Aujourd’hui j’aimerais vous emmener en voyage. Dans un monde où la frontière entre réel et irréel semble de plus en plus floue, nous amenant à nous remettre en question, un petit voyage rêveur dans la correspondance qui aurait pu avoir lieu entre deux polices linéales… Nous sommes au début des années 2000, dans un petit bourg du sud de la Suisse. Le soleil de cet fin d’après-midi joue à travers les branches d’un arbre centenaire ployant sa voute protectrice pour le passant en quête de réconfort…

© Lars Müller.

Au bout de la place, telle une sentinelle, une petite maison veille. De prime abord, elle passe inaperçue, et pourtant… De n’importe quel coin de la place, on ne voit qu’elle. Par les persiennes à demi-ouvertes, s’échappe un long soupir. Quel est donc son étrange habitant ? Au fond de la pièce, accoudé à la table, un jeune homme rêve. Les rayons du soleil, complices de ses pensées vagabondes, caressent un instant la plume posée sur une lettre entamée. Quel est donc ce bel inconnu ? Les villageois seraient bien incapables de le dire, et pourtant, on dit de lui que son succès est mondial. Étrange paradoxe, venu de nulle part et à la fois partout…

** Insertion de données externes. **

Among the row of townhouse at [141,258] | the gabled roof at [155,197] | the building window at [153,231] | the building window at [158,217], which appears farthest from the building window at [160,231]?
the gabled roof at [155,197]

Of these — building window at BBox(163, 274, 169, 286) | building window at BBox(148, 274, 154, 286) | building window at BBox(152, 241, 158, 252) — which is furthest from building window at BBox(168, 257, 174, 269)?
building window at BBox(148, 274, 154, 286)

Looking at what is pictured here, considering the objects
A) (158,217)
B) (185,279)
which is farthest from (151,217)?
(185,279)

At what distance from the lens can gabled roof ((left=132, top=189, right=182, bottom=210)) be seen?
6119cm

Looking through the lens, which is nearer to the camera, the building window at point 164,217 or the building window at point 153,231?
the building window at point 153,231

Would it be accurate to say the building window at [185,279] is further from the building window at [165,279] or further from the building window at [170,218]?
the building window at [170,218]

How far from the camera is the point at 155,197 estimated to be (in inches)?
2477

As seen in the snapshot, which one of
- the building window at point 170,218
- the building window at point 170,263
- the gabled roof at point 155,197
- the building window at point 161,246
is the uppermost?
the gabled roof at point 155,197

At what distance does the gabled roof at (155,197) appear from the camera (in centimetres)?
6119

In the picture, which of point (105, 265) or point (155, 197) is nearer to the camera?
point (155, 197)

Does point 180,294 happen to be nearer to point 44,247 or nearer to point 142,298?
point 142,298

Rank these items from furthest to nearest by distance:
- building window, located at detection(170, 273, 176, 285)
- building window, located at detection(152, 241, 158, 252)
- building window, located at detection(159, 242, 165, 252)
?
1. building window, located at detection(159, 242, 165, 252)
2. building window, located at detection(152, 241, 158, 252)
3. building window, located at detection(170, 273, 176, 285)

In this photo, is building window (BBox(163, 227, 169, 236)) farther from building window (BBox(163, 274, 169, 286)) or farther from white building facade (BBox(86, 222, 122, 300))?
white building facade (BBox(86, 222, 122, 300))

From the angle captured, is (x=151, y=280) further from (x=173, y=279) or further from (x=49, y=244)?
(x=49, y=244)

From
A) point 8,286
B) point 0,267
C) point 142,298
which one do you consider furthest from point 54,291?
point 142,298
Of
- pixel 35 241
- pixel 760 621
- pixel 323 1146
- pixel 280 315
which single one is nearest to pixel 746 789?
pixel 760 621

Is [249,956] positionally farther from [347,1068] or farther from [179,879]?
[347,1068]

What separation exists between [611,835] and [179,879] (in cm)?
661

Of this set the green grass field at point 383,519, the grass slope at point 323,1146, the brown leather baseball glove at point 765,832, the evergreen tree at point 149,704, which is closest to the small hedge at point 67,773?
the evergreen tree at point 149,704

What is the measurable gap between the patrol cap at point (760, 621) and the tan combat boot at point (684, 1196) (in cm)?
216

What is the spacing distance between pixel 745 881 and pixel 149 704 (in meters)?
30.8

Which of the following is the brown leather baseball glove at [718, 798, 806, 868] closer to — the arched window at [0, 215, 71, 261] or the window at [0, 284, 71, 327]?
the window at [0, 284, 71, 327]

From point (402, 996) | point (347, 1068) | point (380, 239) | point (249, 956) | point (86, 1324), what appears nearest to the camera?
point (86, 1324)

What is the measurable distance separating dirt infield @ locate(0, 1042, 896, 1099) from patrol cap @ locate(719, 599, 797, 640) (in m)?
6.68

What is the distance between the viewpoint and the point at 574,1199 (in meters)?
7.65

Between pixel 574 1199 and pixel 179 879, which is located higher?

À peine diplômé — avec mention — le voilà déjà pris dans une foultitude d’activités, on se l’arrache, tout le monde souhaite son avis. Et, toujours de bonne humeur, il conseille, aide et se retrouve source d’inspiration pour beaucoup de ses admirateurs.

Ses nombreux talents et sa modeste personnalité en font un atout digne de confiance. De nature simple et plutôt relax, le voici qui se pose en cet fin d’après-midi, échappant un instant au tourbillon de la vie, il discute avec son amie de toujours. Leur échange fait partie de ces moments rares et vitaux qui lui permettent de garder les pieds sur terre et d’avancer, confiant en l’avenir. Nos yeux ne peuvent s’empêcher de se poser discrètement sur les mots tracés en toute simplicité…

Ce temps qui nous échappe…

« Ma douce amie,
Ce matin, comme tous les matins, je suis sorti prendre l’air. J’aime ces moments paisibles où je me laisse guider par mes pas, incognito et confiant. J’aime ces matins où la journée s’annonce, comme si tous les petits plaisirs du jour étaient contenus dans ce court instant. Mes pas m’ont conduit vers ce petit banc où l’on aimait s’asseoir lorsque tu étais encore à mes côtés. C’est drôle la vie, il y a parfois de petites décisions qui bouleversent tout. Que reste-t-il du passé ? Quelques idées qui s’envolent, virevoltent et s’effritent comme des
papillons fragiles ? Et bien pour moi, il reste les mots. Ces mots avec lesquels je joue chaque jour, ces mots qui coulent sur le papier ou s’animent sur l’écran, ces mots qui égayent nos vies, nous guident ou colorent la journée.
Sensation de paix.
Comme si le temps, l’espace d’un instant restait suspendu. Loin de moi les heures tourbillonnantes, là, je goûte l’instant, je savoure la douce caresse du soleil sur ma joue. J’admire ce petit oiseau posé sur le bord du banc qui s’approche doucement, confiant. Ce délicat instant, c’est la première fois depuis des années que je le vis, comme si autour de moi tout reprenait vie…
Cette sensation de vide qui m’habitait ces derniers temps lentement s’évapore comme la brume au soleil. La confiance de ce petit être picorant dans ma main une mie de pain partagée, me redonne tout à coup la sensation d’exister. Que c’est bon d’exister ! Je ne m’en donnais pas le droit, constamment occupé à justifier mon existence, par une production abondante… Pour moi, en soi mon existence n’a pas de valeur. Il me semblait ne pas exister aux yeux des autres, neutre, inaperçu. Et tout à coup ce petit être sans préjugés me rend la vie…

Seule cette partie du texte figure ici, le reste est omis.